The problem is that any NAT rules inside the container will result in invalid tcp checksums for traffic from published ports because the packet always starts with a checksum of 0 and so the incremental update won't work.
~ % docker run -p 19080:19080 --rm -it --cap-add=NET_ADMIN alpine
/ # iptables -A PREROUTING -p tcp -m tcp --dport 19080 -j DNAT --to-destination 198.18.134.29:80 -t nat
/ # tcpdump -i eth0 -vvv tcp port 19080 or tcp port 80
tcpdump: listening on eth0, link-type EN10MB (Ethernet), snapshot length 262144 bytes
18:52:01.558800 IP (tos 0x0, ttl 63, id 52988, offset 0, flags [none], proto TCP (6), length 60)
192.168.65.1.40394 > 7b8d50071a4f.19080: Flags [S], cksum 0x0000 (incorrect -> 0x6c70), seq 2127016582, win 65408, options [mss 65495,nop,nop,TS val 1196480061 ecr 0,nop,wscale 7], length 0
18:52:01.558820 IP (tos 0x0, ttl 62, id 52988, offset 0, flags [none], proto TCP (6), length 60)

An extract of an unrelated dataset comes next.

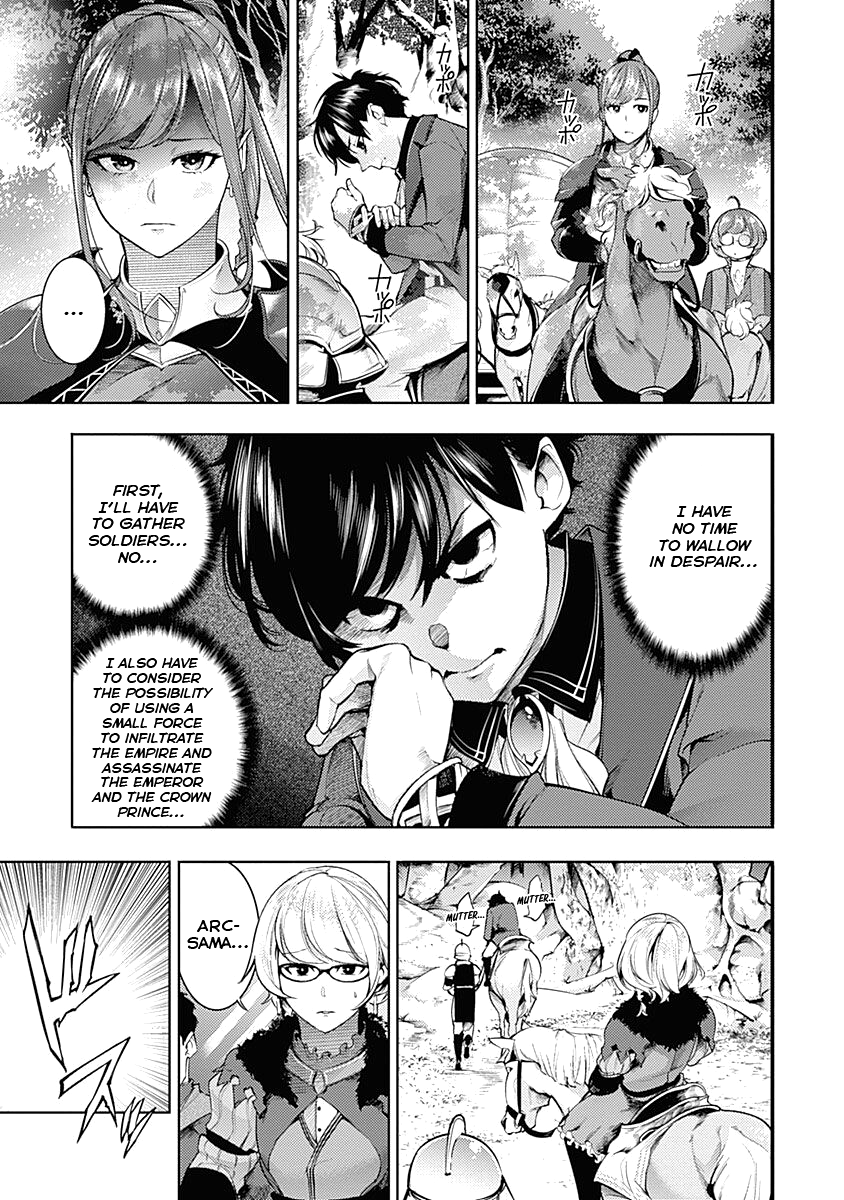 World's End Harem - Fantasia Chapter 32 page 3 - Chapter 32: Raising an Army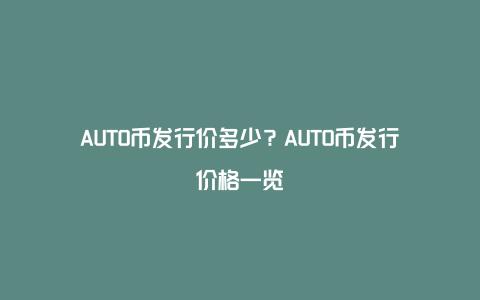 AUTO币发行价多少？AUTO币发行价格一览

192.168.65.1.40394 > 198.18.134.29.80: Flags [S], cksum 0xaa1b (incorrect -> 0x168c), seq 2127016582, win 65408, options [mss 65495,nop,nop,TS val 1196480061 ecr 0,nop,wscale 7], length 0
You can see the packet starts with a checksum of 0x0000, after the DNAT rule is applied the updated checksum is incorrect. The packet is then dropped at the destination.
@maddn you don't use runsc, do you? Do you file this bug just because docker-desktop uses the gvisor network stack internally?
Yes, if I update the network type in docker desktop to use vpnkit instead, this bug doesn't happen, the checksums are recalculated correctly. But when it's using gvisor the checksums are incorrect.